In [1]:
import pandas as pd
import requests
import json
import numpy as np
import time

In [2]:
# Creating list for years the NHL had a season since 2000 
years = [2000 + x for x in range(0, 23)]
years.remove(2004) # The NHL was in lockout and this season was not played

In [3]:
# Pulling data about the regular season from 2000-2023.
df = []
for year in years:
    for game in range(1, 1313):
        year = year
        game = f"{game:04d}"

        url = f'https://statsapi.web.nhl.com/api/v1/game/{year}02{game}/feed/live'

        # Sometimes the connection will timeout. This is to avoid breaking the loop.
        for i in range(1, 11):
            try:
                response = requests.get(url)
                break
            except:
                print('Wating for game ' + str(game) + ' of season ' + str(year) + '.')
                time.sleep(10)

        # There are different number of games played over the seasons.
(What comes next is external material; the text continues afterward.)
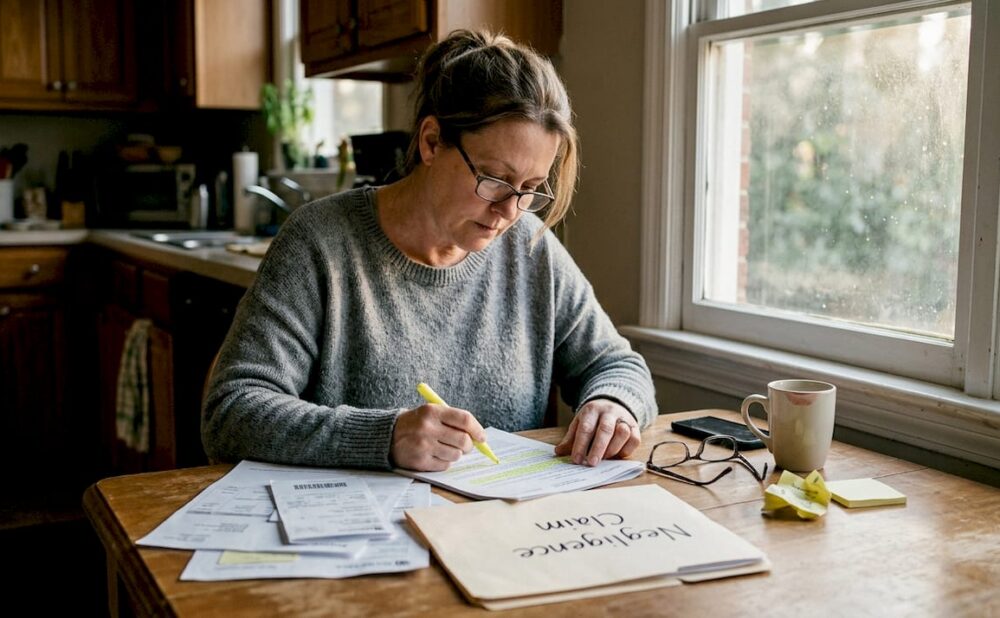 Woman organizing Georgia injury paperwork at kitchen table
The if statment allows me to break the loop when the max
        # number of games have been played for that season.
        if response.status_code == 200:

            linescore = response.json()['liveData']['linescore']
            home_team = linescore['teams']['home']
            away_team = linescore['teams']['away']

            # Appending information about the game and stats about the home and away teams to an empty list.    
            df.append({
                'gameID' : f'{year}02{game}',
                'season' : year,
                'date' : response.json()['gameData']['datetime']['dateTime'][0:10],
                'current_period' : linescore['currentPeriod'],

                'home' : home_team['team']['name'],
                'away' : away_team['team']['name'],

                'home_goals' : home_team['goals'],
                'away_goals' : away_team['goals'],

                'home_shots' : home_team['shotsOnGoal'],
                'away_shots' : away_team['shotsOnGoal']
                })
        else:
            break

# Removing games that were not played and converting the list of dictionaries to a DataFrame.
regular_season = pd.DataFrame(df).loc[pd.DataFrame(df)['current_period'] != 0] 
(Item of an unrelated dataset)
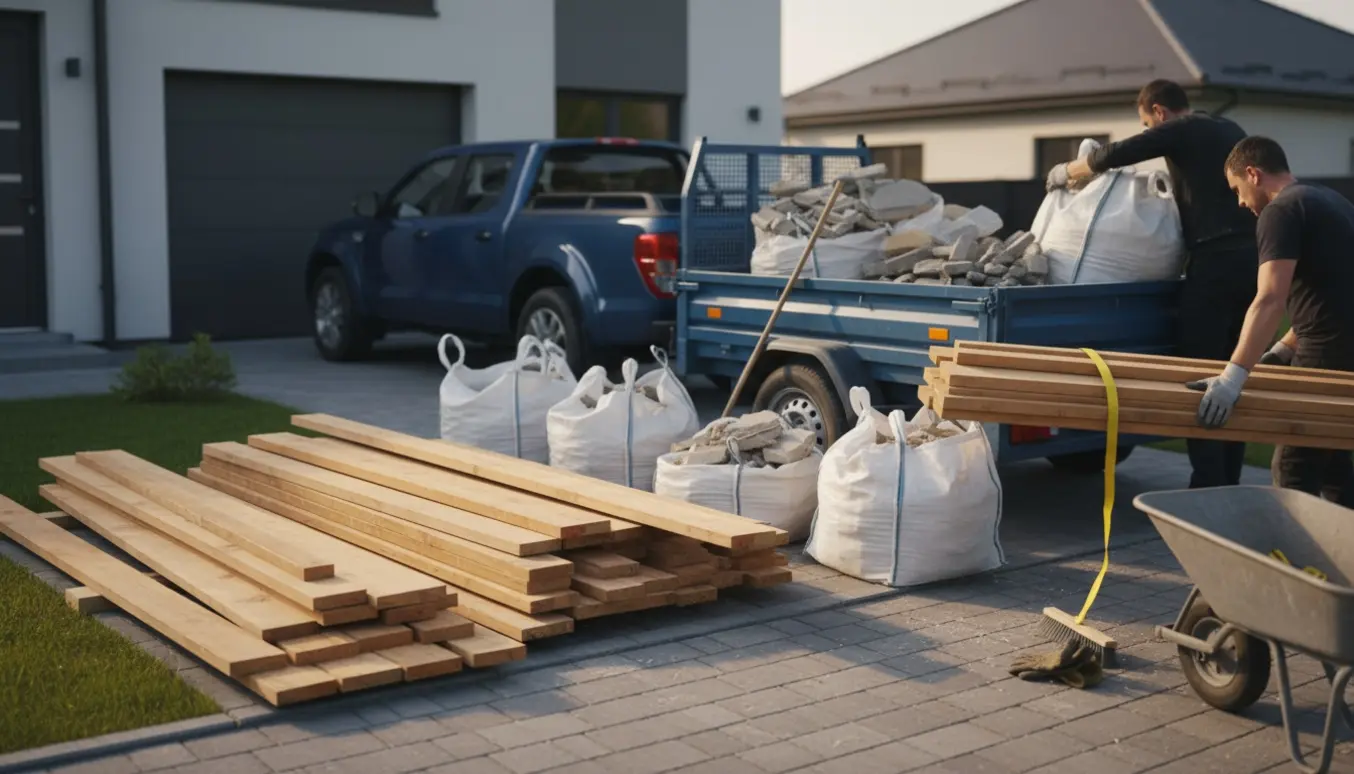 Bil og trailer lastes med træ og sække med byggeaffald i indkørslen ved et hus.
Wating for game 0659 of season 2005.
Wating for game 0843 of season 2018.
Wating for game 0843 of season 2018.


In [4]:
# Pulling data about the playoffs from 2000-2023
df = []
for year in years:
    for game in range(1, 425):
        year = year
        game = f"{game:04d}"

        url = f'https://statsapi.web.nhl.com/api/v1/game/{year}03{game}/feed/live'

        # Sometimes the connection will timeout. This is to avoid breaking the loop.
        for i in range(1, 11):
            try:
                response = requests.get(url)
                break
            except:
                print('Wating for game ' + str(game) + ' of season ' + str(year) + '.')
                time.sleep(10)

        # The playoff game id's are a bit weird so the if statment is to keep the loop from breaking if a game id does not exist
        if response.status_code == 200:

            linescore = response.json()['liveData']['linescore']
            home_team = linescore['teams']['home']
            away_team = linescore['teams']['away']
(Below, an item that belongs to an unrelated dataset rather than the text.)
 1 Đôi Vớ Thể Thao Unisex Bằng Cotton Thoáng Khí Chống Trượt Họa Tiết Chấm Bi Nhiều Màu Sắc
            # Appending information about the game and stats about the home and away teams to an empty list.    
            df.append({
                'gameID' : f'{year}03{game}',
                'season' : year,
                'date' : response.json()['gameData']['datetime']['dateTime'][0:10],
                'round' : game[1],
                'game' : game[-1],
                'current_period' : linescore['currentPeriod'],

                'home' : home_team['team']['name'],
                'away' : away_team['team']['name'],

                'home_goals' : home_team['goals'],
                'away_goals' : home_team['goals'],

                'home_shots' : home_team['shotsOnGoal'],
                'away_shots' : away_team['shotsOnGoal']
            })

# Removing games that were not played and converting the list of dictionaries to a DataFrame.
playoffs = pd.DataFrame(df).loc[pd.DataFrame(df)['current_period'] != 0]

In [5]:
# regular_season.to_csv('../data/regular_season.csv', index = False)
# playoffs.to_csv('../data/playoffs.csv', index = False)